Auch wenn mich die Superlative des Aufsichtsratsvorsitzenden nicht die Bohne interessierten, war ich dennoch über die gigantischen Mengen erstaunt. So viel Gemüse, das konnte mich gut und gerne gleich mehrfach traumatisieren. Ein Glück, dass meine Frau Stefanie das nicht mitbekam. Sie würde nicht aufhören, bis sie alle 140 Sorten Gemüse zu Hause gekocht und probiert hatte, was ich bei meiner Gemüseallergie garantiert nicht überleben würde.
»Kann man die neuen Hallen besichtigen?« KPD versuchte weiterhin hartnäckig, wahrgenommen zu werden. Er machte gerade die Erfahrung seines Lebens. Inzwischen hatte ich bemerkt, dass Christian Deyerling meinen Chef bewusst auflaufen ließ. Wenigstens einer, der wusste, was sich gehörte, und vor KPD nicht den Duckmäuser spielte.
»Ja, Sie können sich einer der Führungen anschließen, die alle paar Minuten vorne am Haupteingang beginnen.« Ohne auf eine Antwort zu warten, nahm er sofort wieder Augenkontakt zu mir auf. »Wir haben unsere Kühlkapazitäten mit dem Neubau von 23.000 Kubikmeter deutlich aufgestockt.
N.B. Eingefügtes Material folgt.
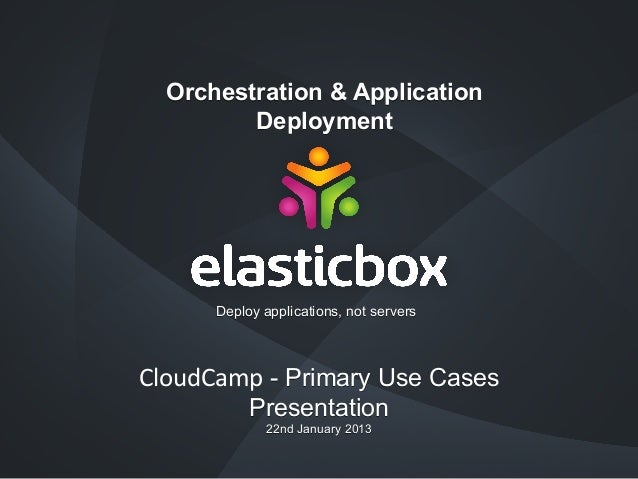 Orchestration & Application Deployment  Deploy applications, not servers  CloudCamp - Primary Use Cases Presentation 22nd ...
Damit können wir in Zukunft viel flexibler im Markt reagieren. Das Geschäft mit Obst und Gemüse war schon immer knallhart.«
»Ich weiß«, sagte ich, weil ich zu diesem Thema kürzlich einen Artikel in der RHEINPFALZ gelesen hatte. »Der Einzelhandel bestimmt den Markt, habe ich gelesen.«
»Zum Teil stimmt das schon«, bestätigte Deyerling. »Wenige große Abnehmer zeichnen für den größten Teil der Warennachfrage verantwortlich. Das ist für uns aber kein Problem. Mit unserem neuen Workflow werden wir zukünftig einen noch smarteren Ablauf haben, sozusagen das modernste Gemüsehandling Europas. Die Anlieferer bringen die Ware direkt in einen gekühlten Raum. Das ist ein wichtiges Alleinstellungsmerkmal, auch wenn alles sehr komplex ist.«
»Da möchte ich nicht mit Ihnen tauschen«, sagte ich ehrlich. »Bei uns ist es einfacher, wir brauchen zur Verbrecherjagd keine Kühlkapazitäten.«
Wir lachten beide über meinen Witz. Deyerling schaute auf die Uhr. »Ich muss leider rüber, weil gleich die Eröffnungszeremonie beginnt. Wir sind sowieso etwas spät dran, weil vorhin ein unbekannter Erzeuger ohne vorherige Absprache seinen beladenen Hänger vor eine der Hallen gestellt hat, was eigentlich nicht zulässig ist.« Er rollte mit den Augen. »Außerdem versperrt der Hänger einen der Fluchtwege. Ich möchte schließlich keinen Ärger mit Ihrem Chef bekommen. Der ist mir sowieso ein bisschen zu penetrant.«
»Um solche Kleinigkeiten wie Fluchtwege kümmert sich KPD nicht«, sagte ich.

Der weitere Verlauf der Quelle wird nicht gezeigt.